## Set exercise
Take everything from the line containing "Which is closest to the white" down to the last of the lines below and write it out again, swapping "wooden fence" for "timber fence" and leaving the rest unchanged.

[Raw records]
#####

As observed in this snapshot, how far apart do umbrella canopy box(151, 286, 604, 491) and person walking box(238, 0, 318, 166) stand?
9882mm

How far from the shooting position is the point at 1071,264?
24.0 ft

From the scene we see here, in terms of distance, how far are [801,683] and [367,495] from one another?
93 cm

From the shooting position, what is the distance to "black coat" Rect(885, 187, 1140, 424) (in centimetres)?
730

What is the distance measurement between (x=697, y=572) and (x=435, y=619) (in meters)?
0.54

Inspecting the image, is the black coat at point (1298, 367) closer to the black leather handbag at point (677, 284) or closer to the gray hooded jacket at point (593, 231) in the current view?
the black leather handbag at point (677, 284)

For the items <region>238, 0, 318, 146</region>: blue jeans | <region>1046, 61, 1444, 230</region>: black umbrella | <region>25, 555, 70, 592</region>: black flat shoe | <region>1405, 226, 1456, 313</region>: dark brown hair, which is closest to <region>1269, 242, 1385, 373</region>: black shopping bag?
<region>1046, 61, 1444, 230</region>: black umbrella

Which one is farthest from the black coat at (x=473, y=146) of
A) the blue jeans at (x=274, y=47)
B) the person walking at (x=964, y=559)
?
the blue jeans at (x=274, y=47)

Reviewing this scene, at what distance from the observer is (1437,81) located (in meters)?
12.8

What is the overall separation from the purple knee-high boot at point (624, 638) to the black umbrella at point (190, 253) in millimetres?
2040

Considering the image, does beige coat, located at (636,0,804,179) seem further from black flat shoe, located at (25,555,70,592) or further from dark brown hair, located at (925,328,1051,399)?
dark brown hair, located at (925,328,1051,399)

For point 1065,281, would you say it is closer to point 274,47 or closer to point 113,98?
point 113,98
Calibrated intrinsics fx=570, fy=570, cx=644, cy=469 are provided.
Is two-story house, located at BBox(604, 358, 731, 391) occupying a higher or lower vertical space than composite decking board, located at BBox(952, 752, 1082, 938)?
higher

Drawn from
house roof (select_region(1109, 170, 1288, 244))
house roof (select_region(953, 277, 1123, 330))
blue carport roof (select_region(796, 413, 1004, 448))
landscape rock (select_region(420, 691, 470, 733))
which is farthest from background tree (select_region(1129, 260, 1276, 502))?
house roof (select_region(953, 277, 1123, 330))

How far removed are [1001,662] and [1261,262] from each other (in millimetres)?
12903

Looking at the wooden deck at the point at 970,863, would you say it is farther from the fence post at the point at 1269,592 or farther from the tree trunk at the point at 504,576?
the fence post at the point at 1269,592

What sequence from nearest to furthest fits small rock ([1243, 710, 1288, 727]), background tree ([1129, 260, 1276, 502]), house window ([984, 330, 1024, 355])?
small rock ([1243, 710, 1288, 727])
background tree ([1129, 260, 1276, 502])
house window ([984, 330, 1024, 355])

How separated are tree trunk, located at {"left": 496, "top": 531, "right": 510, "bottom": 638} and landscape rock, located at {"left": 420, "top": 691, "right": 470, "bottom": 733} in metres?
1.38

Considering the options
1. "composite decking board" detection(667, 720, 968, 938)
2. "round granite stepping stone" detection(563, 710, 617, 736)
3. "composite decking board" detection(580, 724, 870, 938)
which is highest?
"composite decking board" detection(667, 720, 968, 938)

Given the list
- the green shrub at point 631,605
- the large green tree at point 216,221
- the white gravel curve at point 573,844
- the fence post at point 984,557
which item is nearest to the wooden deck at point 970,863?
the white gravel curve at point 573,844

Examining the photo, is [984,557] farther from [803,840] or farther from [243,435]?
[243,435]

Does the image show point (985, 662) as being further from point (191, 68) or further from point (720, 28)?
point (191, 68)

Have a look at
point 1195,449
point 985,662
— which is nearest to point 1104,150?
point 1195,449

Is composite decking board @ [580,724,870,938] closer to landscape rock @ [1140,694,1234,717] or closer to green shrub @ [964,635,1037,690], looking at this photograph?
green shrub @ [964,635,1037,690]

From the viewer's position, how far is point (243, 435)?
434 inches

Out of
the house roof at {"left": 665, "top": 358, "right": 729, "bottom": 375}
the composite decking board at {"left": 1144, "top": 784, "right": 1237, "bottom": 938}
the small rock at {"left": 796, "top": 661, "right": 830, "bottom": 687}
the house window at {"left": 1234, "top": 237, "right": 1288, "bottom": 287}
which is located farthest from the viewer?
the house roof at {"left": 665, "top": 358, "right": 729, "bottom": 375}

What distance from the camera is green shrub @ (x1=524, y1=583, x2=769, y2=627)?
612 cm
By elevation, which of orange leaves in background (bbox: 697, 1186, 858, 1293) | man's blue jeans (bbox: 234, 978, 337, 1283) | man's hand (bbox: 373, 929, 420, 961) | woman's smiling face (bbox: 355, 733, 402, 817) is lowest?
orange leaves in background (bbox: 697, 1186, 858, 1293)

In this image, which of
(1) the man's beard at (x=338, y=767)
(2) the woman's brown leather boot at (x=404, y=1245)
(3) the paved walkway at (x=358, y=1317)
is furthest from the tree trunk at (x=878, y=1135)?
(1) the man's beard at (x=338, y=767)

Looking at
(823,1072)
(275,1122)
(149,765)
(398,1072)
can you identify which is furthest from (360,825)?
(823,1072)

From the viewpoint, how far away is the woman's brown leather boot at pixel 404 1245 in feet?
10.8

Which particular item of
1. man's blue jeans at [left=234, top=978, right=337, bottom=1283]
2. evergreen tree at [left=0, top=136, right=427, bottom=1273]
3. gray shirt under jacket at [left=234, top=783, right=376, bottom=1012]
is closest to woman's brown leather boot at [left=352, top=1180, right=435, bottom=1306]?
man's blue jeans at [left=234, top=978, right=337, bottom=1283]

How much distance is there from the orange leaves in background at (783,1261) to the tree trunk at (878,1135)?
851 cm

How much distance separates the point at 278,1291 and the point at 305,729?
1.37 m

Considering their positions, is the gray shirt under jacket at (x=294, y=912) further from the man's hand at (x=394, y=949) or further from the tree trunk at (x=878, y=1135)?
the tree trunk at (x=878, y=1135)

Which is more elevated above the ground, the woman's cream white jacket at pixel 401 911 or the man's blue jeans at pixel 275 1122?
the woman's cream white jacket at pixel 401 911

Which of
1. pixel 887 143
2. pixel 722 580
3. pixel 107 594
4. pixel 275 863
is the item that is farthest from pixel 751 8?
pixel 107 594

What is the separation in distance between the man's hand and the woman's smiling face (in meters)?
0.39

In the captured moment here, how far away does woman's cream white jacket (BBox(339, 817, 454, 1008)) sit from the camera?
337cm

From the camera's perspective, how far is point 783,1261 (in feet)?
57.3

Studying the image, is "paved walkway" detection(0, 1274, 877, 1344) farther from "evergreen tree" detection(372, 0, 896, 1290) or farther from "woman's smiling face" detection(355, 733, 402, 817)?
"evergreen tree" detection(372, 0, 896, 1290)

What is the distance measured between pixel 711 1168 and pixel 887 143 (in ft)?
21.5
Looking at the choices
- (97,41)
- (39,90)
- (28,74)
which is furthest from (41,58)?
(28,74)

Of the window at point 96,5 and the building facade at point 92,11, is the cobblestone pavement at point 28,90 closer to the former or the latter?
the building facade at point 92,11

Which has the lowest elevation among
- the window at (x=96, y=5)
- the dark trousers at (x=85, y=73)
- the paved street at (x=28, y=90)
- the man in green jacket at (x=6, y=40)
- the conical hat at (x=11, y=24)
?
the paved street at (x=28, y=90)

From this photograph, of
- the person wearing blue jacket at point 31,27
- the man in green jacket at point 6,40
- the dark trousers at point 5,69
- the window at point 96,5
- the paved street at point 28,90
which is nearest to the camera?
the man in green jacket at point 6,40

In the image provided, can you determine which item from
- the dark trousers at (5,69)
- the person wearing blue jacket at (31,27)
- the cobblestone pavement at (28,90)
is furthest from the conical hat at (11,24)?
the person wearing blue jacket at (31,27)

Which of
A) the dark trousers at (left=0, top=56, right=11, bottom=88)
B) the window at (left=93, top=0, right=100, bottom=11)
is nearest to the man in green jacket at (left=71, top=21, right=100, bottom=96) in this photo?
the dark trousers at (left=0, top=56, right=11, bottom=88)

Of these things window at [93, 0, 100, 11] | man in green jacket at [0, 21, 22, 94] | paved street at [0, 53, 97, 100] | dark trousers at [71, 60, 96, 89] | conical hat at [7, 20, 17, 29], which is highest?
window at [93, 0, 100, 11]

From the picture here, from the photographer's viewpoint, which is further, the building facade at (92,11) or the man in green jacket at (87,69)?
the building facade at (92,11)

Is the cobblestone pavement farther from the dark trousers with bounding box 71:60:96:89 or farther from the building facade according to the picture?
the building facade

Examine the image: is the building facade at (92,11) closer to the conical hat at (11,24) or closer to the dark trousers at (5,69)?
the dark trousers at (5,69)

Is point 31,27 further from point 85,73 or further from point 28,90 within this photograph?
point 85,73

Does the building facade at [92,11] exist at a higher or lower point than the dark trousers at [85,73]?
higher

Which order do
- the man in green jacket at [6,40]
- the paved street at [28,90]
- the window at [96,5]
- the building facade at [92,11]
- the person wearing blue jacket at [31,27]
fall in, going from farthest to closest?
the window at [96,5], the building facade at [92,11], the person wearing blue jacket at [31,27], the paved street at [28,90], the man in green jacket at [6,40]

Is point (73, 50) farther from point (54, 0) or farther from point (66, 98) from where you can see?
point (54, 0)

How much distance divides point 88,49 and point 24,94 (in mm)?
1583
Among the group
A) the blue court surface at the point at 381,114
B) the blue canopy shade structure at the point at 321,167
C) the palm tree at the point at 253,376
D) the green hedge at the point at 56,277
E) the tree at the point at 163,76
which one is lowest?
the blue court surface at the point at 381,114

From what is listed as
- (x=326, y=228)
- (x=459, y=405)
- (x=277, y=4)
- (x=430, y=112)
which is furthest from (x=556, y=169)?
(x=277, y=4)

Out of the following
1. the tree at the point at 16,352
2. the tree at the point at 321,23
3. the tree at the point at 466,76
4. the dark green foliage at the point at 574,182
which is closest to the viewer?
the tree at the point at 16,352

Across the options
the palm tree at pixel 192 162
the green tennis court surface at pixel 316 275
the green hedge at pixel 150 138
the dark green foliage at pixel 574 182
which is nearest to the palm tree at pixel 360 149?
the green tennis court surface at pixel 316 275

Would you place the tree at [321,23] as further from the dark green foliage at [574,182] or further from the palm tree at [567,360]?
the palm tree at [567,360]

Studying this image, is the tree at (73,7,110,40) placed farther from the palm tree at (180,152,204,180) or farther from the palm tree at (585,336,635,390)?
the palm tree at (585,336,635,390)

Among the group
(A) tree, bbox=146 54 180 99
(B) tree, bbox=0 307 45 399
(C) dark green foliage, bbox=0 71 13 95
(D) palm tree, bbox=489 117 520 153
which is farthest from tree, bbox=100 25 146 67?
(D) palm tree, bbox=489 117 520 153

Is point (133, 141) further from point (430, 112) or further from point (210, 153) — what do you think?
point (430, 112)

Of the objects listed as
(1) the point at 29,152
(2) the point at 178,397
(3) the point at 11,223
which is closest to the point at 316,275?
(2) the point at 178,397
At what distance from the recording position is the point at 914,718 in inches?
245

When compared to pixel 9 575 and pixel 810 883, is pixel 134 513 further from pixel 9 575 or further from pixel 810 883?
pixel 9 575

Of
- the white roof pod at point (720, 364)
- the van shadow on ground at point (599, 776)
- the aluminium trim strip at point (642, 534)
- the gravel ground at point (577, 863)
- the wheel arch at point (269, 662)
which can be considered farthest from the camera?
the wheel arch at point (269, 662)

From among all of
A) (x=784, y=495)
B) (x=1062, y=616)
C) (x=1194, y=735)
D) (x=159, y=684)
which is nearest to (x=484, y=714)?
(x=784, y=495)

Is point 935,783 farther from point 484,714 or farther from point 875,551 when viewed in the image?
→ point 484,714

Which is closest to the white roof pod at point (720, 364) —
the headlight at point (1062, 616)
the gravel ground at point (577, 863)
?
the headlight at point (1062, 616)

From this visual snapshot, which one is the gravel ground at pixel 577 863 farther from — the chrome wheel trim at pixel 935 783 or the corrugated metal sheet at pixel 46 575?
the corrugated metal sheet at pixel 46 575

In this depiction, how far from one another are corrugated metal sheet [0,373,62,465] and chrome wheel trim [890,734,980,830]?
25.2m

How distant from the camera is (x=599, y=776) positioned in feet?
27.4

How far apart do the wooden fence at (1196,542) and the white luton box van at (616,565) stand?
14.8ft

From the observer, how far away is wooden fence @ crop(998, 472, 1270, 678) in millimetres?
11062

#####

## Correct response
Which is closest to the white roof pod at point (720, 364) —
the headlight at point (1062, 616)
the gravel ground at point (577, 863)
?
the headlight at point (1062, 616)

From this visual snapshot, which one is the gravel ground at pixel 577 863 farther from — the chrome wheel trim at pixel 935 783 or the corrugated metal sheet at pixel 46 575?
the corrugated metal sheet at pixel 46 575

In this depiction, how far from one another are corrugated metal sheet [0,373,62,465] and chrome wheel trim [890,734,980,830]?
25.2m

How distant from the camera is (x=599, y=776) positioned in feet?
27.4

How far apart do the timber fence at (1196,542) and the white luton box van at (616,565) stand?
14.8ft

From the observer, how far away is timber fence @ crop(998, 472, 1270, 678) in millimetres?
11062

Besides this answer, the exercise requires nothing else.